Raine gave no one time to congratulate her. “Come, Lady Alyx,” he said, fingers digging into her upper arm. “We have a great deal to discuss.”
“Leave her alone, Raine,” Gavin said. “Can’t you see she’s tired? And besides, this is your wedding day. Rail at her some other time.”
Raine didn’t bother to even look at his brother as he ushered Alyx from the chapel back through the courtyard and into her room. The moment the door was closed, Raine leaned against it.
“How could you, Alyx?” he whispered. “How could you say you cared for me then put me through the last few months of hell?”
It was very frustrating not to be able to talk. She looked about for a pen and paper but remembered Raine couldn’t read.
“Do you know what it’s been like the last few months?” He tossed his helmet on the bed. “For years I’ve searched for a woman I could love. A woman with courage and honor. A woman who wasn’t afraid of me or after money or land. A woman who made me think.”
He began unbuckling the leather straps that held his armor in place, tossing piece after piece in a heap on the bed. “First you drive me nearly insane in those tight hose, flipping about in front of me, looking up at me with big eyes so full of hunger you frightened me.”
With one movement, he pushed all the armor to the side, sat down on the edge of the bed and began unfastening his leg coverings. Alyx knelt before him and helped. Raine leaned back on his elbows, never stopping his tirade.
“When I found you were a female I had a fever and wasn’t sure I wasn’t dreaming, yet that night I found more joy than I ever had. There was no coyness about you, no holding back, just exuberance, pleasure given, pleasure received. Later I was furious at you for having played such an ugly trick on me, but I forgave you.”

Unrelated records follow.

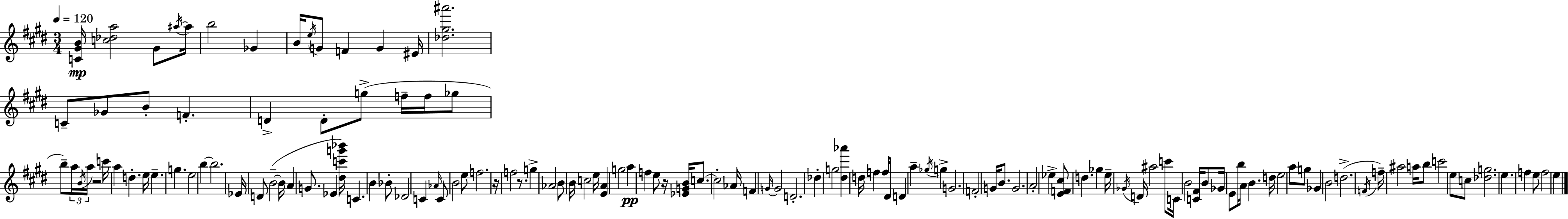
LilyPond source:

{
  \clef treble
  \numericTimeSignature
  \time 3/4
  \key e \major
  \tempo 4 = 120
  <c' gis' b'>16\mp <c'' des'' a''>2 gis'8 \acciaccatura { ais''16~ }~ | ais''16 b''2 ges'4 | b'16 \acciaccatura { e''16 } g'8 f'4 g'4 | eis'16 <des'' gis'' ais'''>2. | \break c'8-- ges'8 b'8-. f'4.-. | d'4-> d'8-. g''8->( f''16-- f''16 | ges''8 b''8--) \tuplet 3/2 { a''16 \acciaccatura { b'16 } a''16 } r2 | c'''16 a''4 d''4.-. | \break e''16 e''4.-- g''4. | e''2 b''4~~ | b''2. | ees'16 d'8 b'2--~(~ | \break b'16 a'4 g'8. ees'4 | <dis'' c''' g''' bes'''>16) c'4. b'4 | bes'8-. des'2 c'4 | \grace { aes'16 } c'8 b'2 | \break e''8 f''2. | r16 f''2 | r8. g''4-> aes'2 | b'8 b'16 c''2 | \break e''16 <e' a'>4 g''2 | a''4\pp f''4 | e''8 r16 <ees' g' b'>16 c''8.~~ c''2-. | aes'16 f'4 \grace { g'16~ }~ g'2 | \break d'2.-. | des''4-. g''2 | <dis'' aes'''>4 d''16 f''4 | f''16 dis'8 d'4 a''4-- | \break \acciaccatura { ges''16 } g''4-> g'2. | f'2-. | g'16 b'8. g'2. | a'2-. | \break ees''4-> <e' f' cis''>8 d''4. | ges''4 e''16-- \acciaccatura { ges'16 } d'16 ais''2 | c'''8 c'16 b'2 | <c' fis'>16 b'8 ges'16 e'8 b''16 a'16 | \break b'4. d''16 e''2 | a''8 g''8 ges'4 b'2 | d''2.->( | \acciaccatura { f'16 } f''16--) ais''2 | \break a''16 b''8 c'''2 | e''8 c''8 <des'' g''>2. | e''4. | f''4 e''8 f''2 | \break e''4 \bar "|."
}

He said the last as if he were the most magnanimous person alive, ignoring Alyx’s look of disgust as he raised his leg for her to unbuckle the second leg sheath.
A knock on the door made him pause. Several servants, dressed more costly than Alyx had ever been, entered the room bearing a large oak tub and several buckets of steamy hot water.
“Put it there,” Raine said distractedly.
Standing, Alyx watched the procession with disbelief. A tub full of hot water, brought by servants and set before them as if they were royalty. Never in her life had she had a full, hot bath. In Moreton she’d bathed from a basin and in the forest there’d been the icy stream.
“What is it, Alyx?” Raine asked when they were alone again. “You look as if you’d seen a ghost.”
Silently, she pointed at the steaming tub.
“You want to bathe first? Go ahead.”
Cautiously, she knelt by the tub, put her hands into the water and smiled up at Raine as he began to remove the leather padding he’d worn under his armor.
“Don’t try to distract me,” he said a little too sweetly. “I am still considering blistering your behind. Do you know how I felt after I found you with Jocelin?”
She looked away from him, remembering the hurt in his eyes that night.
“It took me years to find you, then to have you tell me your... your music meant more than I did. Close your mouth! You did in effect say that. You know, Alyx, I rather like your not being able to talk. My brother wouldn’t believe that a little thing like you could outshout fifty grown men. I offered for him to put some money on his big mouth, but he declined.
“Alyx,” he warned, “don’t look so offended. You have no right to be offended. No! I am the one who’s gone through hell these last months. I never knew where you were, how many men you were sleeping with.”
At that, she sent him a look of blackness.
“You were the one who made me believe you lacked virtue—that is the kindest way I can say it. At camp I drove the people nearly insane. Some of them rebelled and refused to go near the training field.”
He frowned for a moment at the way she was pointing at him. “I spent a great deal of time there, if that’s what you mean. I was trying to wear myself out so I wouldn’t remember you and Joss.”
Alyx narrowed her eyes at him, used her hands to form a large curving mound over her chest.
“Oh, Blanche,” he said, understanding so easily that Alyx hissed at him. “It would serve you right if I had invited her into my bed, but after you I wanted no other woman. Damn you, Alyx! Stop looking so pleased with yourself. I was miserable while you were gone.”
She pointed at herself and all her love showed in her eyes.
He looked away and his voice was hoarse when he spoke again. “I nearly killed Joss when he came to me. I refused to see him and the guards wouldn’t let him pass, but he knows his way about the forest too well. One night I’d had a little too much to drink and when I woke in the morning Joss was sitting on a stool by my bed. It took a while before I would listen to him.”
Alyx heard the understatement in his words and rolled her eyes so exaggeratedly that Raine pointedly ignored her.
“I can tell you that it didn’t help my sore head any to hear of Pagnell’s capture of you, nor that the loathsome man planned to set a trap for me.”